Speaking at the B’nai B’rith sports banquet in Omaha, Nebraska – the former NBA superstar (formerly called Lou Alcindor) said that the NBA should raise its minimum age for entry into the league to 21.
“They get precocious kids from high school who think they’re rock stars— ‘Where’s my $30 million?’ ” said Abdul-Jabbar. “The attitudes have changed, and the game has suffered because of that, and it has certainly hurt the college game.” There’s a disturbing sense of entitlement among many of today’s young pros according to the NBA’s career scoring leader and center on the Los Angeles Lakers’ 1980s “Showtime” teams.

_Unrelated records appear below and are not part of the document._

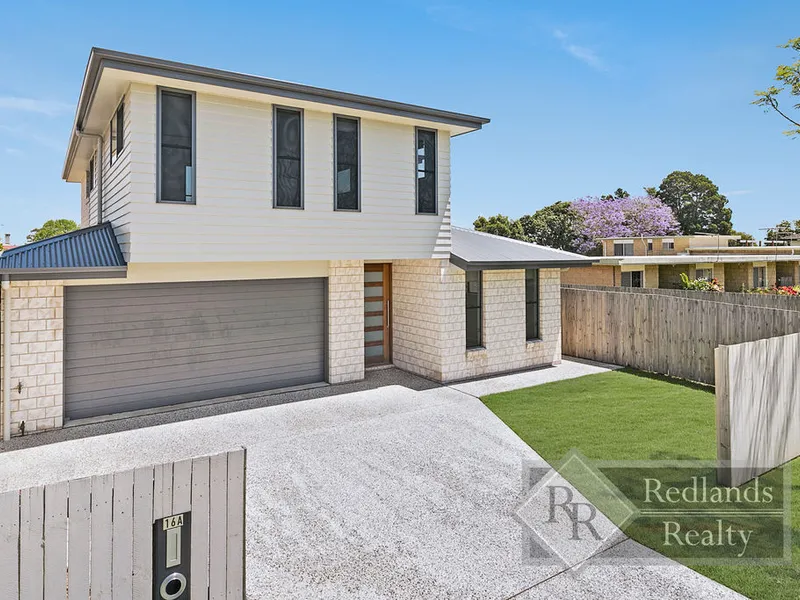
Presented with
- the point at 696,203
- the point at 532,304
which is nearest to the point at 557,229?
the point at 696,203

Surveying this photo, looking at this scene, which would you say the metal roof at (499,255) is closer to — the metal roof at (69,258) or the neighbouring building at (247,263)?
the neighbouring building at (247,263)

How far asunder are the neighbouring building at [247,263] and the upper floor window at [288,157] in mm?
27

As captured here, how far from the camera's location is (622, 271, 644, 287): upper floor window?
72.4ft

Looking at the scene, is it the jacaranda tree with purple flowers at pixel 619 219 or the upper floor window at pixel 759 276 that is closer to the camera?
the upper floor window at pixel 759 276

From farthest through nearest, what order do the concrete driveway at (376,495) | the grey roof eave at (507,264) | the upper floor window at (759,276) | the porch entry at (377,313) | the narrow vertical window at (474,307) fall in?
the upper floor window at (759,276) < the porch entry at (377,313) < the narrow vertical window at (474,307) < the grey roof eave at (507,264) < the concrete driveway at (376,495)

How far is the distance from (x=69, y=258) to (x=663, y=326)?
1187cm

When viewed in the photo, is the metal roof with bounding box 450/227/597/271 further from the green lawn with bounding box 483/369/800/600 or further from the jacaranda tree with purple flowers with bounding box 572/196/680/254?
the jacaranda tree with purple flowers with bounding box 572/196/680/254

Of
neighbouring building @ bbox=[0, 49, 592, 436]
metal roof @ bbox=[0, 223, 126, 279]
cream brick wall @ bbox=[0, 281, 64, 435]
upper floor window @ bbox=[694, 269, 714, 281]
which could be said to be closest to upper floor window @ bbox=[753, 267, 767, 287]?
upper floor window @ bbox=[694, 269, 714, 281]

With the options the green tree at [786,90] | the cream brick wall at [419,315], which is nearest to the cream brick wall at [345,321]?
the cream brick wall at [419,315]

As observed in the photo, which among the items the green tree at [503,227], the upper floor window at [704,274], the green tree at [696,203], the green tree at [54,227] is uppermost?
the green tree at [696,203]

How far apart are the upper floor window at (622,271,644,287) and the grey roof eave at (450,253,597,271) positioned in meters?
10.9

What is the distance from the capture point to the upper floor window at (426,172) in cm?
1077

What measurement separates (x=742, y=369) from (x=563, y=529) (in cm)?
287

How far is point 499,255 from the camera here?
1162 centimetres
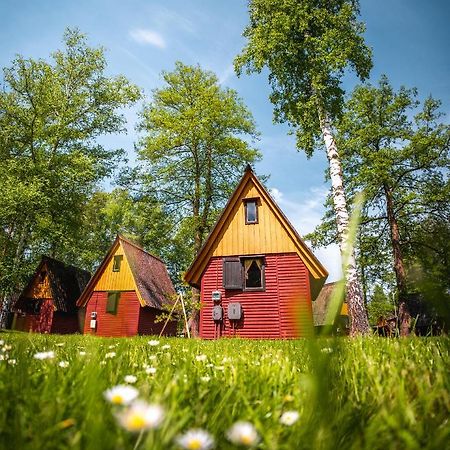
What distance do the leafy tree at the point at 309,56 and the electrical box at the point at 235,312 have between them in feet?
22.3

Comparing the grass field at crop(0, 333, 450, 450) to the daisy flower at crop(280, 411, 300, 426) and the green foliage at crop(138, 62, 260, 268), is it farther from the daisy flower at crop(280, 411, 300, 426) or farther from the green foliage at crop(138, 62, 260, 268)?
the green foliage at crop(138, 62, 260, 268)

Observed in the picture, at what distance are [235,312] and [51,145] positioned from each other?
16.0 metres

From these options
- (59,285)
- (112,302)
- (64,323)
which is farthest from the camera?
(59,285)

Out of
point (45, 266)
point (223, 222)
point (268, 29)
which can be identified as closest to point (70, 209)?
point (45, 266)

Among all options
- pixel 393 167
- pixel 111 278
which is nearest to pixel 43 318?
pixel 111 278

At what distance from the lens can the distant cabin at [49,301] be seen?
966 inches

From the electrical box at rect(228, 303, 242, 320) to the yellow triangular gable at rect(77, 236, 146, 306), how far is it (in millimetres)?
10736

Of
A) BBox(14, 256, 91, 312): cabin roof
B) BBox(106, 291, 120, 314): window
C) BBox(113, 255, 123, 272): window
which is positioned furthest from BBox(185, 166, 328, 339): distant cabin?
BBox(14, 256, 91, 312): cabin roof

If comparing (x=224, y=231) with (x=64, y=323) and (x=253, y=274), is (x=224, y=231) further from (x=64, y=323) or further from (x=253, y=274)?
(x=64, y=323)

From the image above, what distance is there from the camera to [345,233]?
1015cm

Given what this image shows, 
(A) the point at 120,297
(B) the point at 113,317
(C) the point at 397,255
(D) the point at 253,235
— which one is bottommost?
(B) the point at 113,317

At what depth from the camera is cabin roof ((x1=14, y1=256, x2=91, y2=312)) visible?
979 inches

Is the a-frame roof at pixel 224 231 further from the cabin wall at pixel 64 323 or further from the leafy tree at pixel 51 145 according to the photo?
the cabin wall at pixel 64 323

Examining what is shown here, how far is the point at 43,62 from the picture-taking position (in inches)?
777
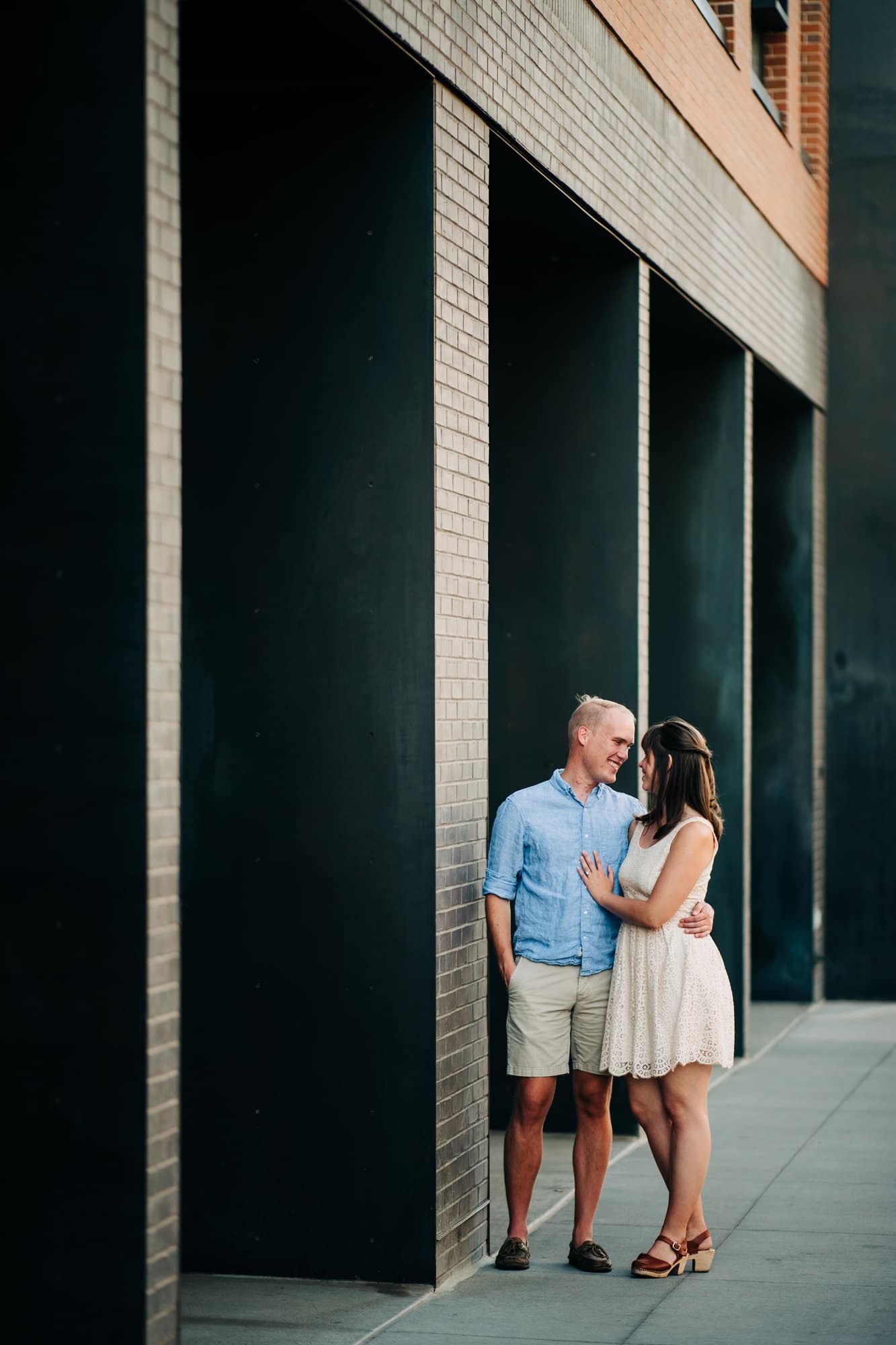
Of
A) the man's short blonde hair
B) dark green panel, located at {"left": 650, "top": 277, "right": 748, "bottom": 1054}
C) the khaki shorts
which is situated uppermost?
dark green panel, located at {"left": 650, "top": 277, "right": 748, "bottom": 1054}

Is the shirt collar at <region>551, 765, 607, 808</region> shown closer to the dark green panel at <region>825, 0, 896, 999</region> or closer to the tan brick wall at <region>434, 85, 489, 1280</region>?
the tan brick wall at <region>434, 85, 489, 1280</region>

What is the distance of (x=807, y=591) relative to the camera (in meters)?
14.6

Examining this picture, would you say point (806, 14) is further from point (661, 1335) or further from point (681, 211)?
point (661, 1335)

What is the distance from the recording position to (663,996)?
6699 mm

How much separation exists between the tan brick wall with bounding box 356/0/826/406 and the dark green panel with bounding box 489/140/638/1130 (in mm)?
451

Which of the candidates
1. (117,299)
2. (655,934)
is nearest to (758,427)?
(655,934)

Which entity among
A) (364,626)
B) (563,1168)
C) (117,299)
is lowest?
(563,1168)

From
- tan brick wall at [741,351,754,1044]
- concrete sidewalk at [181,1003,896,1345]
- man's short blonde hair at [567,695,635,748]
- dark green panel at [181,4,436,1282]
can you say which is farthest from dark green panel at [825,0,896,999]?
dark green panel at [181,4,436,1282]

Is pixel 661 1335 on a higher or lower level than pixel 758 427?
lower

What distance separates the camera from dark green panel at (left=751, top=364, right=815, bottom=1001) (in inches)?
573

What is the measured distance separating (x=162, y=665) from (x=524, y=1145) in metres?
3.03

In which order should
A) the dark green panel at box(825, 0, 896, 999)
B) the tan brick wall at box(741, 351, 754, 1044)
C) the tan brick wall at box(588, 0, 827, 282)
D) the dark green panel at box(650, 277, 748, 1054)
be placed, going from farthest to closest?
1. the dark green panel at box(825, 0, 896, 999)
2. the tan brick wall at box(741, 351, 754, 1044)
3. the dark green panel at box(650, 277, 748, 1054)
4. the tan brick wall at box(588, 0, 827, 282)

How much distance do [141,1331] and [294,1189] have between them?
2356mm

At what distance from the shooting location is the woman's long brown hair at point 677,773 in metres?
6.70
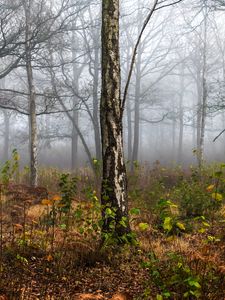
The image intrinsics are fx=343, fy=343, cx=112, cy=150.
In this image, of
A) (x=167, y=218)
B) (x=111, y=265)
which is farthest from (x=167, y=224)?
(x=111, y=265)

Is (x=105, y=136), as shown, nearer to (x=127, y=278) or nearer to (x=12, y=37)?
(x=127, y=278)

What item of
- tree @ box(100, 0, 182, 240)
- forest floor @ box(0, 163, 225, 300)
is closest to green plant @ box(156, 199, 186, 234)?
forest floor @ box(0, 163, 225, 300)

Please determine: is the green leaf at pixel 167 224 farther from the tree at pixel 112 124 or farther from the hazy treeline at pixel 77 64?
the hazy treeline at pixel 77 64

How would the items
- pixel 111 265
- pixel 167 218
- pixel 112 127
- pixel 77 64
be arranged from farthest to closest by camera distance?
pixel 77 64 → pixel 112 127 → pixel 111 265 → pixel 167 218

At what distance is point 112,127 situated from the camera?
15.6ft

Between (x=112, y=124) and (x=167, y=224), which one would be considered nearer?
(x=167, y=224)

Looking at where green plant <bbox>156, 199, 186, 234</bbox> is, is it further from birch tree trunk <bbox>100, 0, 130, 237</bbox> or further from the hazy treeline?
the hazy treeline

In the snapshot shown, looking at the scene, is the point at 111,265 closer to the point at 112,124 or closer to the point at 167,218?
the point at 167,218

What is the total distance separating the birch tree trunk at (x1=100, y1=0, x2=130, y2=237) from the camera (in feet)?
15.6

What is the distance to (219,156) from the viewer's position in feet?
90.2

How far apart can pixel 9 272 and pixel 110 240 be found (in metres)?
1.28

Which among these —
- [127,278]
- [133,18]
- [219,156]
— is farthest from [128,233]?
[219,156]

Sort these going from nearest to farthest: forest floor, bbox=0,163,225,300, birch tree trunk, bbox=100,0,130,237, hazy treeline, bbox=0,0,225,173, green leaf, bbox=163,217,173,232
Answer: green leaf, bbox=163,217,173,232, forest floor, bbox=0,163,225,300, birch tree trunk, bbox=100,0,130,237, hazy treeline, bbox=0,0,225,173

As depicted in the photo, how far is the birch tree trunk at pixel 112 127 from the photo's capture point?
15.6 feet
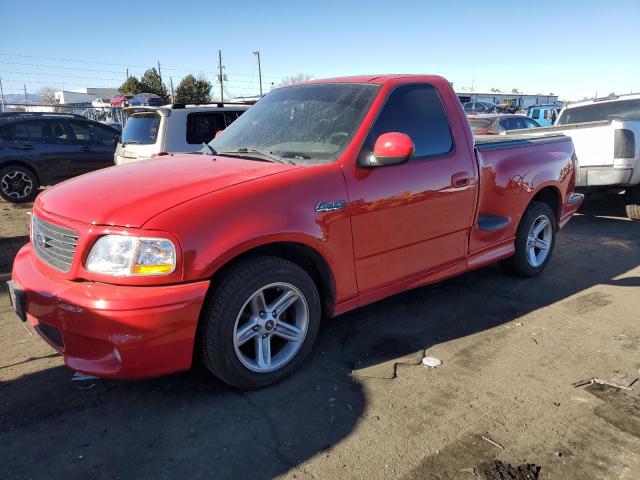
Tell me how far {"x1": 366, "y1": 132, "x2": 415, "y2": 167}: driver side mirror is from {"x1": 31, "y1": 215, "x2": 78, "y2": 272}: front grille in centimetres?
186

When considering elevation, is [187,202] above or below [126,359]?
above

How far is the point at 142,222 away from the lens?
2562 mm

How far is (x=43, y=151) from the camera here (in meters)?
10.0

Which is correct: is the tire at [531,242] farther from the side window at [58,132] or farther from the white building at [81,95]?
the white building at [81,95]

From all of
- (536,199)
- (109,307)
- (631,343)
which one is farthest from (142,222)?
(536,199)

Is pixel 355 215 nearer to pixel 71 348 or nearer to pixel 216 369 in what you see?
pixel 216 369

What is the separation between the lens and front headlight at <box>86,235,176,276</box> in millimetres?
2545

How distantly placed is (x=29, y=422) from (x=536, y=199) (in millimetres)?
4740

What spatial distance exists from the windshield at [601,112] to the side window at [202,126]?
6.78 meters

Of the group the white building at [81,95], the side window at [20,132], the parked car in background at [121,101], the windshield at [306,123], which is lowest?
the windshield at [306,123]

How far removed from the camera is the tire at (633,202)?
7.75m

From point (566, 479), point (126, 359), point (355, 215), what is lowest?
point (566, 479)

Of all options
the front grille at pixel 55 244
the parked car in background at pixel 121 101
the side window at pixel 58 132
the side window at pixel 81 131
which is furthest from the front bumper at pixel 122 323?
the parked car in background at pixel 121 101

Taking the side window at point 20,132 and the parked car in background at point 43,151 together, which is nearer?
the parked car in background at point 43,151
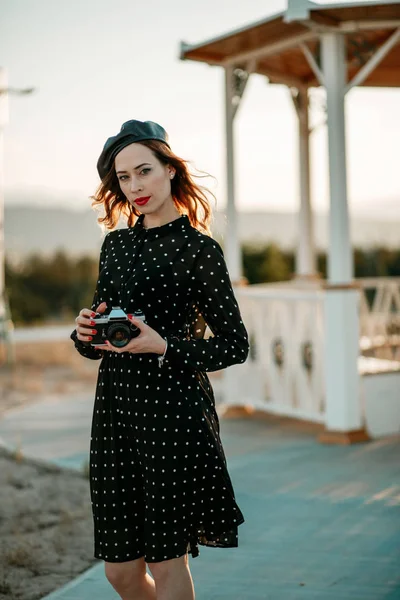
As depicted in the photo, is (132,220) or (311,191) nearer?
(132,220)

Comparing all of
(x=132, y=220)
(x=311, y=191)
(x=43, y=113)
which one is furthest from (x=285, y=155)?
(x=132, y=220)

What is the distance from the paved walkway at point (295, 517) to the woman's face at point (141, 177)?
1.73m

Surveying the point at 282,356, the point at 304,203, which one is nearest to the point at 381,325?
the point at 304,203

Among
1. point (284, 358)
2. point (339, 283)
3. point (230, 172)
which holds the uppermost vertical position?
point (230, 172)

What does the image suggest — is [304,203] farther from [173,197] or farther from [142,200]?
[142,200]

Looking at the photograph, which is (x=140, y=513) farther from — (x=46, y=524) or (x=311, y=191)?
(x=311, y=191)

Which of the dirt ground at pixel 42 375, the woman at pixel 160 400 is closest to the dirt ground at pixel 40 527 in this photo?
the woman at pixel 160 400

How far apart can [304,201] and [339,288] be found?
7.51 feet

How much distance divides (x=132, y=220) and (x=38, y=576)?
1.86 meters

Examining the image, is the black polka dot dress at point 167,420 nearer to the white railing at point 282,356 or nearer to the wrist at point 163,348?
the wrist at point 163,348

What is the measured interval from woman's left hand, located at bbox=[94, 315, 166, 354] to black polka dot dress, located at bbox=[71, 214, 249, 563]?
0.16 feet

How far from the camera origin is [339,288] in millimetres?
6605

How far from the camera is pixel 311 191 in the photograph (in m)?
8.71

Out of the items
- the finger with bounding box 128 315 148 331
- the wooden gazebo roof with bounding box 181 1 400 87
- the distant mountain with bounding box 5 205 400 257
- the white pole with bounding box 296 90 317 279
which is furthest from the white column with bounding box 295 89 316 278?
the distant mountain with bounding box 5 205 400 257
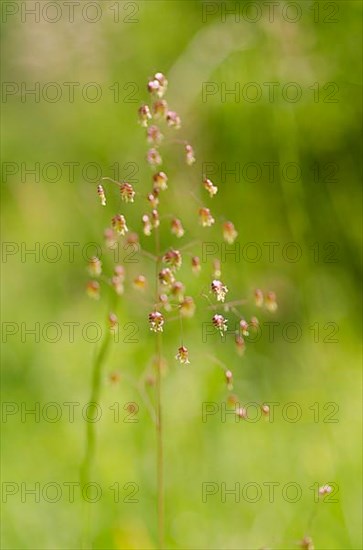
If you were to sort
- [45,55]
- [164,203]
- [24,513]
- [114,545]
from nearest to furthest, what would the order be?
[114,545] < [24,513] < [164,203] < [45,55]

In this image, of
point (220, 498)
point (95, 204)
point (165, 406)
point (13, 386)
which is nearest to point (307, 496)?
point (220, 498)

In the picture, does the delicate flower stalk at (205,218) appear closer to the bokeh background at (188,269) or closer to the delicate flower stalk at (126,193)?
the delicate flower stalk at (126,193)

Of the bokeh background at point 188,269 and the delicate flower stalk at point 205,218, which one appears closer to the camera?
the delicate flower stalk at point 205,218

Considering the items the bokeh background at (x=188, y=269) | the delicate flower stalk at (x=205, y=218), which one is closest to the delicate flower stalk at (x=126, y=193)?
the delicate flower stalk at (x=205, y=218)

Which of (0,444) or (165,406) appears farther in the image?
(165,406)

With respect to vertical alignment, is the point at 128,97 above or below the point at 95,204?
above

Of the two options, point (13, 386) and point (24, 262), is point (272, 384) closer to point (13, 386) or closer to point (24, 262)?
point (13, 386)

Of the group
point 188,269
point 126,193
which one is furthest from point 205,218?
point 188,269

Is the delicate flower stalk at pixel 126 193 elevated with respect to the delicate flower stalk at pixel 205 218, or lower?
elevated

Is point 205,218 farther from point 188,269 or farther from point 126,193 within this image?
point 188,269
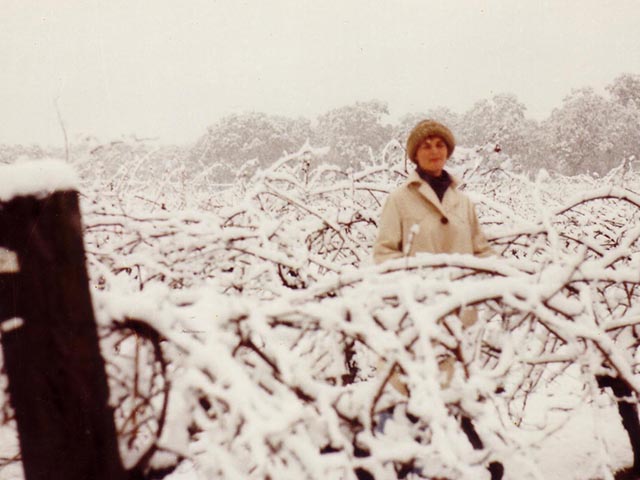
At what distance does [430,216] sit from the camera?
9.65 ft

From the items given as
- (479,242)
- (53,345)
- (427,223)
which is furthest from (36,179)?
(479,242)

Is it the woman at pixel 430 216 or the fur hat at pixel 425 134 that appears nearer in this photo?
the woman at pixel 430 216

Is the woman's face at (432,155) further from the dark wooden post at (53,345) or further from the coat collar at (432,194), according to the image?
the dark wooden post at (53,345)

The 63-year-old Abdul-Jabbar and Magic Johnson led the Lakers to five NBA titles in the 1980s. Before Abdul-Jabbar retired in 1989, he set the NBA record for career points (38,387), MVP selections (six) and All-Star selections (19).
The NBA in 2005 changed its entry age to 19. Players who previously might have jumped from high school to the NBA now end up playing one year of college ball before declaring for the draft.
“When I played, the players had to go to college and earn their way onto the court, meaning that there were upperclassmen ahead of them,” he said. “Players who had to go through that and had to go to class, when they got to be professional athletes, they were a lot better qualified.”
Abdul-Jabbar is now a special assistant to the Lakers and a best-selling author. He also had a part in the comedy spoof, “Airplane” in which he played the role of the co-pilot.